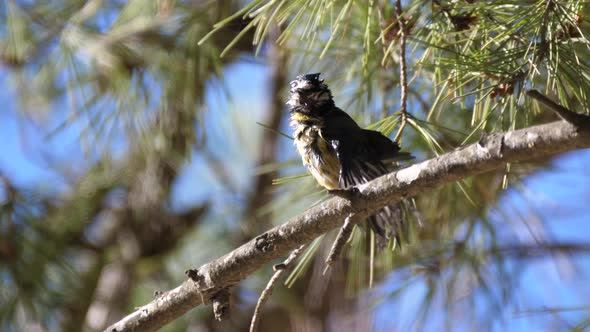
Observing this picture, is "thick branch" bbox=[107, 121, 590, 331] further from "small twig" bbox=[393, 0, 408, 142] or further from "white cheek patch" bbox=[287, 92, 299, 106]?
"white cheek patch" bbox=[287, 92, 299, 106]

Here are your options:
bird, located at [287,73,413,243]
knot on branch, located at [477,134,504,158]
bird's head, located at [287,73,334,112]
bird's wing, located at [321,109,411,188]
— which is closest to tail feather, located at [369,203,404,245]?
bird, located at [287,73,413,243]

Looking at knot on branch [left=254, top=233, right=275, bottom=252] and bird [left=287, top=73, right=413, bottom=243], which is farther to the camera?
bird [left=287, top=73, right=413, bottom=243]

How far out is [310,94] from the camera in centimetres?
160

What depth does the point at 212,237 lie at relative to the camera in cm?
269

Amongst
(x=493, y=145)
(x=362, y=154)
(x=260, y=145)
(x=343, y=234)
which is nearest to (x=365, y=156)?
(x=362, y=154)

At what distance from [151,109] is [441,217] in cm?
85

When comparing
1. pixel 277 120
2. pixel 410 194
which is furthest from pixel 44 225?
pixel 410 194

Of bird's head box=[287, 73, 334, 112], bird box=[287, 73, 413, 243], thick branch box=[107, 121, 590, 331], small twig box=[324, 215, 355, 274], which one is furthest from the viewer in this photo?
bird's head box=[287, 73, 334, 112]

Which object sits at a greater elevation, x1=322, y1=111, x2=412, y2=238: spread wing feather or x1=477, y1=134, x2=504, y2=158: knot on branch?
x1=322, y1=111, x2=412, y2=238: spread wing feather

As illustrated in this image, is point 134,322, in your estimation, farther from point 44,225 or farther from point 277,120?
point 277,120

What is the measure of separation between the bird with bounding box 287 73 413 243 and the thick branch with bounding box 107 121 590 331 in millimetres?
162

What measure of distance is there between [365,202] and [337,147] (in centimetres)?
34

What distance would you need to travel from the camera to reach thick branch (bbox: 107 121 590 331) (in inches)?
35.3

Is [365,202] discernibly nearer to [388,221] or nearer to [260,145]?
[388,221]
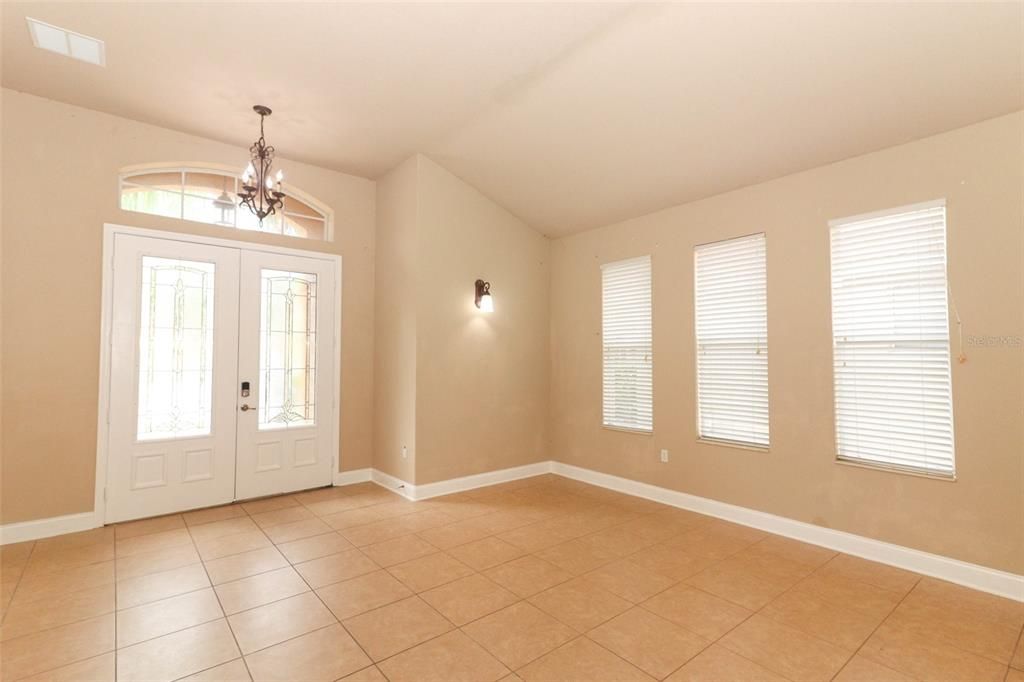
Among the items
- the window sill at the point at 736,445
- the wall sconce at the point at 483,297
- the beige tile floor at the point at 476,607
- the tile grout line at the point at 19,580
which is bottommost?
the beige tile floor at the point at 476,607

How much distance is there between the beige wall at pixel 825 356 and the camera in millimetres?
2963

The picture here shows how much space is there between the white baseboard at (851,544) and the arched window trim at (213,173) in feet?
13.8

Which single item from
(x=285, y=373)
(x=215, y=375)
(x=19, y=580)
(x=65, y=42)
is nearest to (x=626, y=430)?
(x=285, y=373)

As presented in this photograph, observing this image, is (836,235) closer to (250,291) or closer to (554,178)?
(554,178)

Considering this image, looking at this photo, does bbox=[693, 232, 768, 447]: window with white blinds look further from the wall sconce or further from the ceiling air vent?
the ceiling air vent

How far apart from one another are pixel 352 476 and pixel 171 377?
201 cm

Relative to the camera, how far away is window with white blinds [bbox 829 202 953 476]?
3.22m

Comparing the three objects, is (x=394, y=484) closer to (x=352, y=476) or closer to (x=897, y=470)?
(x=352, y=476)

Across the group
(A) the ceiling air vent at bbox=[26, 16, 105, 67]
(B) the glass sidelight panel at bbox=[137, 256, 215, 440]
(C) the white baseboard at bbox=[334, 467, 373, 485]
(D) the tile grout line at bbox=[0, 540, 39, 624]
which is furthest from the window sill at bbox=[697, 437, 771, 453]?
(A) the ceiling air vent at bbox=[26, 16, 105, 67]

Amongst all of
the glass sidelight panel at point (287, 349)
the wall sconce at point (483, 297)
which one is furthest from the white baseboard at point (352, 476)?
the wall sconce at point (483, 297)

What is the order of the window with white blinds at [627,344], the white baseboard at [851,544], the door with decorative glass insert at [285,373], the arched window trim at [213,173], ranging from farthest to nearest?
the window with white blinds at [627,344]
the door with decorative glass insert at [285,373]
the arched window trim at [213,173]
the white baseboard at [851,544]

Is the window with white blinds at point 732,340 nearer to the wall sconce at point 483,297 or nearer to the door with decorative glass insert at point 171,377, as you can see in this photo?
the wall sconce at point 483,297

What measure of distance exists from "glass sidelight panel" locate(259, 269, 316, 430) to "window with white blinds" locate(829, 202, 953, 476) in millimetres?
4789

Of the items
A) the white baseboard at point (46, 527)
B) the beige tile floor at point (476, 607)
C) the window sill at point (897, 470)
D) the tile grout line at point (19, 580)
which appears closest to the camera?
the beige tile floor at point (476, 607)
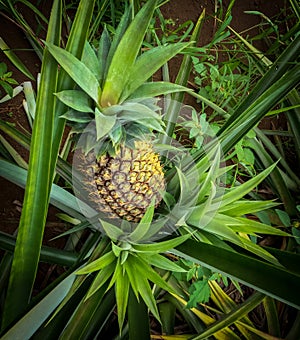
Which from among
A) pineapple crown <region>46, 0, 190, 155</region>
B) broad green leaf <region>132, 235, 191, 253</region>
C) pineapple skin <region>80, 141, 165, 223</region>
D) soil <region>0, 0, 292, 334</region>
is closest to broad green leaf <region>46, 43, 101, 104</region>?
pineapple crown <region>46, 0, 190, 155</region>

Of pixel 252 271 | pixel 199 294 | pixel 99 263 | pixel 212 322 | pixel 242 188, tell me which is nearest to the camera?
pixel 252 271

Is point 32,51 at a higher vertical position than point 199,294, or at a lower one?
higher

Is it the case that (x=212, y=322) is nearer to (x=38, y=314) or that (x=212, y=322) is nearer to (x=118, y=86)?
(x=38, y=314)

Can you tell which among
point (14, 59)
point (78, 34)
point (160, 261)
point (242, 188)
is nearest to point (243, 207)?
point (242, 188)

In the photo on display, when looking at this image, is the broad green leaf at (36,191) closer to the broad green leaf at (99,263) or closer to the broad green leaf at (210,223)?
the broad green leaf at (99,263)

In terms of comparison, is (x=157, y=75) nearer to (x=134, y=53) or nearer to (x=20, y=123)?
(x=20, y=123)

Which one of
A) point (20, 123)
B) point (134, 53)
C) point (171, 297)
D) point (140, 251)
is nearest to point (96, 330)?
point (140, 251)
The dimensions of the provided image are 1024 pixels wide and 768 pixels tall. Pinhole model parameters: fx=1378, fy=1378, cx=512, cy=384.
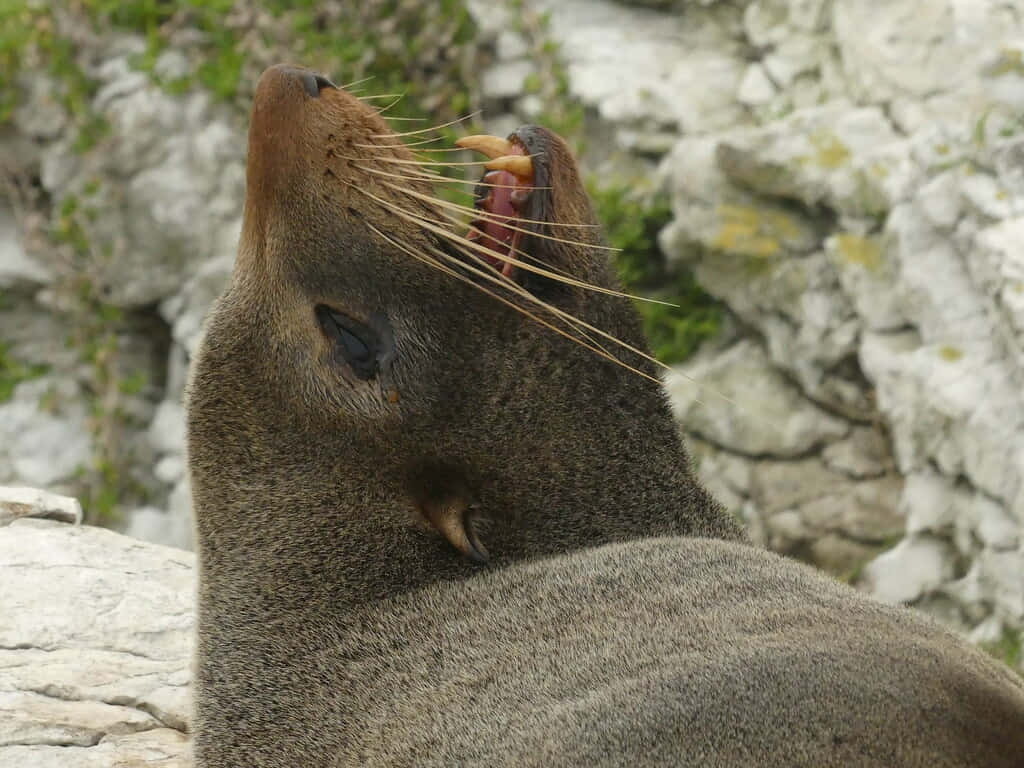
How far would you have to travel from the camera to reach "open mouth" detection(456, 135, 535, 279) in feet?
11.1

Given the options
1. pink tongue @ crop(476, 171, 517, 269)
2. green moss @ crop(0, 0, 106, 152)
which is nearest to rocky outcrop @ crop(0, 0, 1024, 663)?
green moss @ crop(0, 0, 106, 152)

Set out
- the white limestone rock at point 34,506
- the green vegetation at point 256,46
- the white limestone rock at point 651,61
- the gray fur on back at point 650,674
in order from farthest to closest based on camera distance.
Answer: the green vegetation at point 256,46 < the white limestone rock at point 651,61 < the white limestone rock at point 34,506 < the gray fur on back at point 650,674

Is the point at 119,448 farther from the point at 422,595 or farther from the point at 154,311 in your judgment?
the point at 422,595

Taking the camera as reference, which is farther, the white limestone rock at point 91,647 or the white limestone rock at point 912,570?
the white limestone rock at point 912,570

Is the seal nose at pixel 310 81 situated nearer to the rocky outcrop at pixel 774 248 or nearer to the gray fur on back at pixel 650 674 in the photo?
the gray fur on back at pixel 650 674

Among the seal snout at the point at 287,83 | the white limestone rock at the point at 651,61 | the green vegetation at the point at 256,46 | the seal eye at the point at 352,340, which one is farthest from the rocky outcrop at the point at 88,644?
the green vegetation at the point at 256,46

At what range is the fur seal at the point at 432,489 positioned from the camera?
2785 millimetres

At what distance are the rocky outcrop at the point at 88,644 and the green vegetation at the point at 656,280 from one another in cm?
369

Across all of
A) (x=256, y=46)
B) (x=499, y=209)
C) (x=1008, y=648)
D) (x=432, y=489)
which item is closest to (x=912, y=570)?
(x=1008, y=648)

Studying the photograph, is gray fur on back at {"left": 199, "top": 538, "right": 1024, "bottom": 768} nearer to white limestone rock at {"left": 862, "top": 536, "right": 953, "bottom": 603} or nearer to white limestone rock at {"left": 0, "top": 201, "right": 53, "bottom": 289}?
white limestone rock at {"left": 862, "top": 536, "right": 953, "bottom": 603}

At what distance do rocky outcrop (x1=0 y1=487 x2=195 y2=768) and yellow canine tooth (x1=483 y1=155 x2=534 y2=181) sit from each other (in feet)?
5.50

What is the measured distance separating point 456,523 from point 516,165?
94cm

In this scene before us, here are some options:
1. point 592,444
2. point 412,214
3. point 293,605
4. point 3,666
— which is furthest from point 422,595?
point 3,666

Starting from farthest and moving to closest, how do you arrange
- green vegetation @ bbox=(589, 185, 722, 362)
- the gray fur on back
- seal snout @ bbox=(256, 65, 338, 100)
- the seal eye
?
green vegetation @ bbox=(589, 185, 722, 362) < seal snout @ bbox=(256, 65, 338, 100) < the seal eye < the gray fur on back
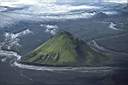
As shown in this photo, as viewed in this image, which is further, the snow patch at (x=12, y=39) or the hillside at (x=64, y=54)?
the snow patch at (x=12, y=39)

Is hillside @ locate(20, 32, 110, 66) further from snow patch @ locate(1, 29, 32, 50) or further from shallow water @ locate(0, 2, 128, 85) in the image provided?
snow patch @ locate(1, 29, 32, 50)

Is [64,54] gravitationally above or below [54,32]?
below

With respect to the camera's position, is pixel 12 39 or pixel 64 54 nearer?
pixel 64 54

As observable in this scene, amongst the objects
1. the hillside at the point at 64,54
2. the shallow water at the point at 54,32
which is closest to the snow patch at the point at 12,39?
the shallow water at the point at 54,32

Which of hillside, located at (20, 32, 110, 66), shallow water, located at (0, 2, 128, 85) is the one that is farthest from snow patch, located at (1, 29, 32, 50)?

#####

§ Requirement: Locate the line that contains "As shown in", then please quote it and every line after it to the end of the entries above, exactly and with nothing else.

§ The result:
As shown in this photo, as viewed in this image, which is further, the snow patch at (x=12, y=39) or the hillside at (x=64, y=54)?
the snow patch at (x=12, y=39)

Is hillside @ locate(20, 32, 110, 66) further from snow patch @ locate(1, 29, 32, 50) or further from shallow water @ locate(0, 2, 128, 85) in the image provided?
snow patch @ locate(1, 29, 32, 50)

Is [64,54] gravitationally above or below [54,32]?
below

With respect to the camera's position, is pixel 12 39 or pixel 64 54 nearer?
pixel 64 54

As observable in this scene, amongst the objects
1. the hillside at the point at 64,54
2. the shallow water at the point at 54,32
which is closest to the snow patch at the point at 12,39?
the shallow water at the point at 54,32

Which of hillside, located at (20, 32, 110, 66), shallow water, located at (0, 2, 128, 85) is the one that is farthest from snow patch, located at (1, 29, 32, 50)?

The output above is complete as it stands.